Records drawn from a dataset
--------------------------------

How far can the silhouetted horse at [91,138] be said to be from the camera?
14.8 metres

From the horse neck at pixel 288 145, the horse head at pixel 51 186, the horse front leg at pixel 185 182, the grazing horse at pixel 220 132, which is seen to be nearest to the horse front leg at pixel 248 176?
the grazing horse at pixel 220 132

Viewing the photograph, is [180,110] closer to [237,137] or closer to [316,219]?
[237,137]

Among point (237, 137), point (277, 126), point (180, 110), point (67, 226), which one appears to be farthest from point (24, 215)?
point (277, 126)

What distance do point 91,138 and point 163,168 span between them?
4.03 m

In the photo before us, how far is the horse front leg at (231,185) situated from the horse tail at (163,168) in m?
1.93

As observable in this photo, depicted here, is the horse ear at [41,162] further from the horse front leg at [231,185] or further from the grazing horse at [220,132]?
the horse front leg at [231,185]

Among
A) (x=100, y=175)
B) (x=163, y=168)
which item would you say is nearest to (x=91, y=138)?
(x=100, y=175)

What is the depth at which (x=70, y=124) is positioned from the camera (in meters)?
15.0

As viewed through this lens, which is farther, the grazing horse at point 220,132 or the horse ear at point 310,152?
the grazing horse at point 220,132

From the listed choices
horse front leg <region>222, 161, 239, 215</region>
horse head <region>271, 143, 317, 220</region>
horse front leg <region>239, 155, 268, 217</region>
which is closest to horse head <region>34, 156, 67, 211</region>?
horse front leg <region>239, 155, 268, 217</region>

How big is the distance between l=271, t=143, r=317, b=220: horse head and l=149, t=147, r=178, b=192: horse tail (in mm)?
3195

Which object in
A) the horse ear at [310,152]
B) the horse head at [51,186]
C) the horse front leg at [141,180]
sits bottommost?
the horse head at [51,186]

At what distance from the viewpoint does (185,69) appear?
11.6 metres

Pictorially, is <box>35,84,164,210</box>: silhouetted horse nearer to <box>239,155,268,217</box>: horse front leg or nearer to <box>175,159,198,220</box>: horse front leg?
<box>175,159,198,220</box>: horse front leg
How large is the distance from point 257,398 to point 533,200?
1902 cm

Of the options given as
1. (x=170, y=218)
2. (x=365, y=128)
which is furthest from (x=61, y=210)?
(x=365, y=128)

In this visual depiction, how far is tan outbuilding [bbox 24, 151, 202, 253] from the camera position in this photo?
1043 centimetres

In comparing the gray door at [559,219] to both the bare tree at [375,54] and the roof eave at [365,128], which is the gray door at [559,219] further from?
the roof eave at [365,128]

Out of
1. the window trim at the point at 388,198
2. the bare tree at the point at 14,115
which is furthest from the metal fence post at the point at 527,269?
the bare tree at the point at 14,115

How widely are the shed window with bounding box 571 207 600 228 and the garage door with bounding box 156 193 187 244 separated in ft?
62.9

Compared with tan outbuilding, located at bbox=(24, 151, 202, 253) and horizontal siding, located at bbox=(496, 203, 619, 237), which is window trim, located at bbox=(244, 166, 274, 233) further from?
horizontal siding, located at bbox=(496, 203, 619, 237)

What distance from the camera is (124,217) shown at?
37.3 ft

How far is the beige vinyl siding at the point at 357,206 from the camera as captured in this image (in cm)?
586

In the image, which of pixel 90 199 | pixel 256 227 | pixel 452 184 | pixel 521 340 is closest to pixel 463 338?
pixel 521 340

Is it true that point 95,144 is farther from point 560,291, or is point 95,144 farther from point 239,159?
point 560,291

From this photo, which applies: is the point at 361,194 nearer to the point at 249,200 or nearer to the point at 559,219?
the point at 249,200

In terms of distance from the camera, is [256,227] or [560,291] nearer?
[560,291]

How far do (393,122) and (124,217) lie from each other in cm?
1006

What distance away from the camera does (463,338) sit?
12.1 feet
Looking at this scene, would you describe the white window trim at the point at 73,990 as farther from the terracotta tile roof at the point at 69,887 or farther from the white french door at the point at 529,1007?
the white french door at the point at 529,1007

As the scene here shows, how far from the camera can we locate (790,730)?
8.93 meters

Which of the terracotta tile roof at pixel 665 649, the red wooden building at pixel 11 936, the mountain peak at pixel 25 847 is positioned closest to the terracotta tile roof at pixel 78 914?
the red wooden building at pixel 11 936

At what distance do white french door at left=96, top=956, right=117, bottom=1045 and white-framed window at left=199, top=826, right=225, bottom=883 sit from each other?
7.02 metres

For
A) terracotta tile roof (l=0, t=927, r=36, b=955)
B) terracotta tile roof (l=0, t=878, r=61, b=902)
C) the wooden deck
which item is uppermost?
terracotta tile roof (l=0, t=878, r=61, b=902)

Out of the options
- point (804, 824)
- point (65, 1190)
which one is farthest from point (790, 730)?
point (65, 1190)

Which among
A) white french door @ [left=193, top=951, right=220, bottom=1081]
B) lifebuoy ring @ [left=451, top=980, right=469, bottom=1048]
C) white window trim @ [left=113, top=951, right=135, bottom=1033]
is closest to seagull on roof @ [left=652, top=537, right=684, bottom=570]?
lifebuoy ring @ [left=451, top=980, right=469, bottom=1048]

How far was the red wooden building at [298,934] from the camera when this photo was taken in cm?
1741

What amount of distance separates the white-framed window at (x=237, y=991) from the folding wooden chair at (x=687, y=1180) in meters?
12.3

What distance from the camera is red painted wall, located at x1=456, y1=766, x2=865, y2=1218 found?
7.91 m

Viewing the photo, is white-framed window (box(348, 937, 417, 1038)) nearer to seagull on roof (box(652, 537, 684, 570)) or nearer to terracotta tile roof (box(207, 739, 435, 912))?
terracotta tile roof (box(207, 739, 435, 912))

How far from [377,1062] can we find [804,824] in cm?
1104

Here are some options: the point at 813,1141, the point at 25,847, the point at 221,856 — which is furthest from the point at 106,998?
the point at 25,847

--------------------------------

**Stated problem**
Put the lines above into a numbered list, leaving out the blank ones.

**Reply to the task**
1. How far can the silhouetted horse at [91,138] be said to be from the camera?
2. 14.8 metres
3. From the horse neck at pixel 288 145, the horse head at pixel 51 186, the horse front leg at pixel 185 182, the grazing horse at pixel 220 132, which is seen to be nearest to the horse front leg at pixel 248 176?
4. the grazing horse at pixel 220 132
5. Viewing the photograph, is [180,110] closer to [237,137] or closer to [316,219]?
6. [237,137]
7. Among point (237, 137), point (277, 126), point (180, 110), point (67, 226), which one appears to be farthest from point (24, 215)?
8. point (277, 126)
9. What distance do point 91,138 and point 163,168 span between them?
10. 4.03 m
11. In the photo before us, how far is the horse front leg at (231,185) situated from the horse tail at (163,168) in m?
12. 1.93
13. As observable in this photo, depicted here, is the horse ear at [41,162] further from the horse front leg at [231,185] or further from the grazing horse at [220,132]?
14. the horse front leg at [231,185]
15. Among
16. A) (x=100, y=175)
17. B) (x=163, y=168)
18. which item would you say is nearest to (x=91, y=138)?
19. (x=100, y=175)
20. What is the depth at which (x=70, y=124) is positioned from the camera (in meters)?
21. 15.0
22. As viewed through this lens, which is farther, the grazing horse at point 220,132 or the horse ear at point 310,152?
23. the grazing horse at point 220,132
24. From the listed choices
25. horse front leg <region>222, 161, 239, 215</region>
26. horse head <region>271, 143, 317, 220</region>
27. horse front leg <region>239, 155, 268, 217</region>
28. which is closest to horse head <region>34, 156, 67, 211</region>?
29. horse front leg <region>239, 155, 268, 217</region>
30. How big is the distance between l=271, t=143, r=317, b=220: horse head and l=149, t=147, r=178, b=192: horse tail (in mm)?
31. 3195
32. Which object in
33. A) the horse ear at [310,152]
34. B) the horse head at [51,186]
35. C) the horse front leg at [141,180]
36. sits bottommost?
37. the horse head at [51,186]
38. At what distance from the viewpoint does (185,69) appear?
39. 11.6 metres
40. Pictorially, is <box>35,84,164,210</box>: silhouetted horse nearer to <box>239,155,268,217</box>: horse front leg or nearer to <box>175,159,198,220</box>: horse front leg?
41. <box>175,159,198,220</box>: horse front leg
42. How large is the distance from point 257,398 to point 533,200?
43. 1902 cm
44. Of the options given as
45. 1. (x=170, y=218)
46. 2. (x=365, y=128)
47. which is furthest from (x=61, y=210)?
48. (x=365, y=128)
49. In this visual depiction, how far is tan outbuilding [bbox 24, 151, 202, 253] from the camera position in this photo?
50. 1043 centimetres
51. In comparing the gray door at [559,219] to both the bare tree at [375,54] and the roof eave at [365,128], which is the gray door at [559,219] further from?
52. the roof eave at [365,128]
53. Out of
54. 1. the window trim at the point at 388,198
55. 2. the bare tree at the point at 14,115
56. which is furthest from the metal fence post at the point at 527,269?
57. the bare tree at the point at 14,115
58. How widely are the shed window with bounding box 571 207 600 228 and the garage door with bounding box 156 193 187 244 separated in ft?
59. 62.9
60. Compared with tan outbuilding, located at bbox=(24, 151, 202, 253) and horizontal siding, located at bbox=(496, 203, 619, 237), which is window trim, located at bbox=(244, 166, 274, 233) further from?
61. horizontal siding, located at bbox=(496, 203, 619, 237)
62. What distance from the camera is (124,217) shown at?
63. 37.3 ft
64. How far is the beige vinyl siding at the point at 357,206 from the camera as captured in this image (in cm)?
65. 586
66. In the image, which of pixel 90 199 | pixel 256 227 | pixel 452 184 | pixel 521 340 is closest to pixel 463 338?
67. pixel 521 340
68. Is it true that point 95,144 is farther from point 560,291, or is point 95,144 farther from point 239,159?
69. point 560,291
70. From this photo, which applies: is the point at 361,194 nearer to the point at 249,200 or nearer to the point at 559,219?
71. the point at 249,200
72. In terms of distance from the camera, is [256,227] or [560,291] nearer?
73. [560,291]
74. How far do (393,122) and (124,217) lie from each other in cm?
75. 1006
76. What distance away from the camera does (463,338) sit?
77. 12.1 feet
78. Looking at this scene, would you describe the white window trim at the point at 73,990 as farther from the terracotta tile roof at the point at 69,887 or farther from the white french door at the point at 529,1007?
79. the white french door at the point at 529,1007
80. As the scene here shows, how far from the camera can we locate (790,730)?
81. 8.93 meters
82. Which of the terracotta tile roof at pixel 665 649, the red wooden building at pixel 11 936, the mountain peak at pixel 25 847 is positioned closest to the terracotta tile roof at pixel 78 914?
83. the red wooden building at pixel 11 936
84. At what distance do white french door at left=96, top=956, right=117, bottom=1045 and white-framed window at left=199, top=826, right=225, bottom=883 sit from each other?
85. 7.02 metres
86. For
87. A) terracotta tile roof (l=0, t=927, r=36, b=955)
88. B) terracotta tile roof (l=0, t=878, r=61, b=902)
89. C) the wooden deck
90. which item is uppermost?
91. terracotta tile roof (l=0, t=878, r=61, b=902)
92. Out of the options
93. - point (804, 824)
94. - point (65, 1190)
95. which one is farthest from point (790, 730)?
96. point (65, 1190)
97. Which among
98. A) white french door @ [left=193, top=951, right=220, bottom=1081]
99. B) lifebuoy ring @ [left=451, top=980, right=469, bottom=1048]
100. C) white window trim @ [left=113, top=951, right=135, bottom=1033]
101. is closest to seagull on roof @ [left=652, top=537, right=684, bottom=570]?
102. lifebuoy ring @ [left=451, top=980, right=469, bottom=1048]
103. How far was the red wooden building at [298,934] from the camera when this photo was taken in cm?
104. 1741
105. What amount of distance separates the white-framed window at (x=237, y=991) from the folding wooden chair at (x=687, y=1180) in meters?
106. 12.3
107. What distance from the camera is red painted wall, located at x1=456, y1=766, x2=865, y2=1218 found?
108. 7.91 m
109. Viewing the photo, is white-framed window (box(348, 937, 417, 1038)) nearer to seagull on roof (box(652, 537, 684, 570)) or nearer to terracotta tile roof (box(207, 739, 435, 912))?
110. terracotta tile roof (box(207, 739, 435, 912))
111. How far from [377,1062] can we find [804,824] in cm?
112. 1104
113. Here are some options: the point at 813,1141, the point at 25,847, the point at 221,856 — which is furthest from the point at 106,998?
114. the point at 25,847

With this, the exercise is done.